Options Flashcards

Question 1

Q

What makes RL hard?

Answer

A

Delayed reward

Bootstrapping (we are doing estimates of estimates) - We need exploration

Question 2

Q

What is temporal abstraction?

Answer

A

Taking smaller actions and aggregating/abstracting them into larger actions.
e.g. instead of taking individual steps through a room take the action of moving through a room and through the door

Question 3

Q

What does temporal abstraction help with?

Answer

A

Temporal abstraction can help with the problem of delayed rewards by requiring less steps between taking actions and achieving rewards

Question 4

Q

What is a temporal abstraction option?

Answer

A

The combination of (I, Pi, and Beta), where
I is the initiation set of states
Pi is a policy mapping states to actions
Beta is the termination set of states

Question 5

Q

What is an SMDP?

Answer

A

A semi-Markov Decision Process. Instead of using a single step size, an SMDP is allowed to make larger, variable jumps using options.

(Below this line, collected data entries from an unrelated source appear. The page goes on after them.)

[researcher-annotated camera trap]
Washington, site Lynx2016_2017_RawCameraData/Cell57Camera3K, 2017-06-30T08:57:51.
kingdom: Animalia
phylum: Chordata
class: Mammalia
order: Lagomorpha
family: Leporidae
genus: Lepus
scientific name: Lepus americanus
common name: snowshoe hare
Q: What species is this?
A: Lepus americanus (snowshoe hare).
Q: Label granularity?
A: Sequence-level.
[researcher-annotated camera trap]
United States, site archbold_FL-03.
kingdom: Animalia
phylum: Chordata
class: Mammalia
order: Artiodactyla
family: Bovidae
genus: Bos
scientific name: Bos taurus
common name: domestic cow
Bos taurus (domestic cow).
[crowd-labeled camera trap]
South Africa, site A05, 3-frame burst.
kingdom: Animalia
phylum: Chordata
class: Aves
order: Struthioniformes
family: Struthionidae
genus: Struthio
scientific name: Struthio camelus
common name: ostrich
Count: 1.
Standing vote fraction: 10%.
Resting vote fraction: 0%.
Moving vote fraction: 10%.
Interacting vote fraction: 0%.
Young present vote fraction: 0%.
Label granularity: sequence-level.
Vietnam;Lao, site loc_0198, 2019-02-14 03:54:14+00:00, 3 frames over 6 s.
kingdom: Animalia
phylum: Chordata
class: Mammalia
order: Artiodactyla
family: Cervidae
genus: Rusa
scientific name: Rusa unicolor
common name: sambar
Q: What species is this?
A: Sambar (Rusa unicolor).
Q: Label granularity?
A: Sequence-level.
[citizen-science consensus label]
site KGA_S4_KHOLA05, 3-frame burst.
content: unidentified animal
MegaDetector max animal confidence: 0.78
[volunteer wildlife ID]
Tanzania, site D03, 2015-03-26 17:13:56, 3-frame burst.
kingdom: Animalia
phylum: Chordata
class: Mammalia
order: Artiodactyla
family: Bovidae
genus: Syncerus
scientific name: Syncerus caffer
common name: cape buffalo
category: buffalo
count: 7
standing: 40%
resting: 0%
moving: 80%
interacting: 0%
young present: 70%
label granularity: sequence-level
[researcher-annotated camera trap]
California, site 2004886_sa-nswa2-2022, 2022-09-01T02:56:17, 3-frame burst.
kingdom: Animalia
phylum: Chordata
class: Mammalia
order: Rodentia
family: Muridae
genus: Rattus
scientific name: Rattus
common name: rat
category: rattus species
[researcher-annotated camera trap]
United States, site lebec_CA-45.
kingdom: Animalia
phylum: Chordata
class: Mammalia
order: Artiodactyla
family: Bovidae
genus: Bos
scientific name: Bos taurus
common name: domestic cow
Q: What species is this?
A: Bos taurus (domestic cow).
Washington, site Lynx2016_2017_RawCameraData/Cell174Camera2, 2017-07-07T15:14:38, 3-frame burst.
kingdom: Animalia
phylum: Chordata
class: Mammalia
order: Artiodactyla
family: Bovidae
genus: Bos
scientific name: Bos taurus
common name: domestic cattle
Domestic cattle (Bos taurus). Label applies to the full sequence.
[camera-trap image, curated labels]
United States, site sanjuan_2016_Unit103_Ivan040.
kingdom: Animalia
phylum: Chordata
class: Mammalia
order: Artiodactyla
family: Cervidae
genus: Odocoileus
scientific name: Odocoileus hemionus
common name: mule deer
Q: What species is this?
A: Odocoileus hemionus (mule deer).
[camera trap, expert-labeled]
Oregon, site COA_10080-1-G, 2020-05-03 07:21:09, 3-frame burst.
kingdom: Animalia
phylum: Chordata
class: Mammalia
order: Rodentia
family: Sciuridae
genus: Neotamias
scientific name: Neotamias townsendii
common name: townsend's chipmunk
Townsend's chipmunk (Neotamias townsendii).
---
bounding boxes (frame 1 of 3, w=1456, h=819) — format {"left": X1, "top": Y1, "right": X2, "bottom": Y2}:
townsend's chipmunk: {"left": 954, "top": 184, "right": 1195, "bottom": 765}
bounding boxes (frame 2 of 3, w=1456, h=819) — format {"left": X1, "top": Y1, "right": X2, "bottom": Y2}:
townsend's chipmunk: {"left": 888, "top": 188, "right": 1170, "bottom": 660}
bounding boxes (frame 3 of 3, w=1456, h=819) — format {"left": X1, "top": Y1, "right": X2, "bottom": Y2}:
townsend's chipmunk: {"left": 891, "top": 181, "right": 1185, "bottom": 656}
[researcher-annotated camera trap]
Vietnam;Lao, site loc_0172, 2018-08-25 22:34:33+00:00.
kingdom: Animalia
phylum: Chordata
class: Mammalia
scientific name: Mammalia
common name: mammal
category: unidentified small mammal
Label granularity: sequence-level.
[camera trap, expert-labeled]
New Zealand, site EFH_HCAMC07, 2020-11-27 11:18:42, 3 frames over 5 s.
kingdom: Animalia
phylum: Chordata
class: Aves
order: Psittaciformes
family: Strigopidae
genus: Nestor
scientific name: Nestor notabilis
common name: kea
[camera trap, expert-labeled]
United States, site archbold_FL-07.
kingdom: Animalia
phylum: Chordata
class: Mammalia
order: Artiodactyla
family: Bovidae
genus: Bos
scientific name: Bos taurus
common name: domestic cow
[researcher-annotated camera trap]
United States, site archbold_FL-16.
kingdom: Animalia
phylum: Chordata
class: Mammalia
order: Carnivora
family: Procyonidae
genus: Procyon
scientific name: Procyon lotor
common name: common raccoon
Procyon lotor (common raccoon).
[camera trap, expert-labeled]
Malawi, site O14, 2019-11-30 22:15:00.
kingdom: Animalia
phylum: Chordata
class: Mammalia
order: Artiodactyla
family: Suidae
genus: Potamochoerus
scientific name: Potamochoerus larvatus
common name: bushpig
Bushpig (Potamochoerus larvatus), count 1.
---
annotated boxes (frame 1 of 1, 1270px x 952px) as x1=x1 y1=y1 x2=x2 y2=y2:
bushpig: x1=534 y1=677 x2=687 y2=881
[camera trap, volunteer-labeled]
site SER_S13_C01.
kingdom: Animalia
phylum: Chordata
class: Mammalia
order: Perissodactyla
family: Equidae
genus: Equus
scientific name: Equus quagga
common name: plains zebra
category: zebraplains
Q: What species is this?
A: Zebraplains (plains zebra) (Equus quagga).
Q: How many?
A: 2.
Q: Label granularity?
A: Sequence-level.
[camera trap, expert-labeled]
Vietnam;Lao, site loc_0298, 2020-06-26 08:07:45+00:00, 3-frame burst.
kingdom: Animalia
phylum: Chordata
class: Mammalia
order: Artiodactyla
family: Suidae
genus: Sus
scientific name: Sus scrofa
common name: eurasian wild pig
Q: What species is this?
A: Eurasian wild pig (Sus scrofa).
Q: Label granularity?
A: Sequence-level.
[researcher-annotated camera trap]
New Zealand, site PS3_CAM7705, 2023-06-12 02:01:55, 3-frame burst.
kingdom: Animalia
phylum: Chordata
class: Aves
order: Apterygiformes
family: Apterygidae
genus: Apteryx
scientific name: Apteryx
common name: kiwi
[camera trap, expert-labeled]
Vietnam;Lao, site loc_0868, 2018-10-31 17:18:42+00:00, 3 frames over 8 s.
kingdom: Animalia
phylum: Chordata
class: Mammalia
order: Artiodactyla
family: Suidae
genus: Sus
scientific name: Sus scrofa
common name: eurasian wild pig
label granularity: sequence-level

Once properly defined an SMDP can be treated as an MDP.

Question 6

Q

True/False - Temporal abstraction guarantees state space abstraction

Answer

A

False - It is possible that we can use temporal abstraction to abstract the state space, but it is not guaranteed

Question 7

Q

What are some benefits of temporal abstraction?

Answer

A

Temporally abstracted MDPs inherit optimality (including convergence and stability)
Allows us to ignore “boring” parts of the state
May allow for state abstraction (which makes the MDP significantly easier)

Question 8

Q

What is modular reinforcement learning?

Answer

A

A subfield of RL that focuses on arbitration processes using goal abstraction. That is, how to decide between parallel, competing goals (in predator prey these may be eat vs not get eaten)

Question 9

Q

What is greatest mass Q-learning?

Answer

A

Track multiple goals (each has a q function). Add all q functions and take the largest action

Question 10

Q

What is top Q-learning

Answer

A

Track multiple goals (each has a q function). Take the action with the highest q value (looking at all goals)

Question 11

Q

What is negotiated W-learning?

Answer

A

Track multiple goals/agents (each has a q function). The agent with the most to lose gets to choose the action i.e. look at difference between the best option and worst for each agent and let that one choose the action.

Question 12

Q

What is Arrow’s impossibility theorem?

Answer

A

It essentially says there is no way to design a fair voting system with multiple options. Compatibility between goals may not be guaranteed.

Question 13

Q

What is Monte Carlo Tree Search?

Answer

A

An algorithm for solving MDPs iteratively. Can be viewed as a policy search algorithm.

Select best action -> Expand based on actions -> Simulate using rollout policy -> Backup -> Select -> …

Question 14

Q

What is a way to improve rollout policies in MCTS?

Answer

A

Apply constraints which we expect to help better explore without additional knowledge (e.g. avoid getting eaten)

Question 15

Q

What are pros and cons (properties) of MCTS?

Answer

A

Pro - Useful for large state spaces, planning time is independent of number of states,
Con - Requires many samples to get a good estimate, running time is exponential in the horizon O( (|A|*steps)^Horizon )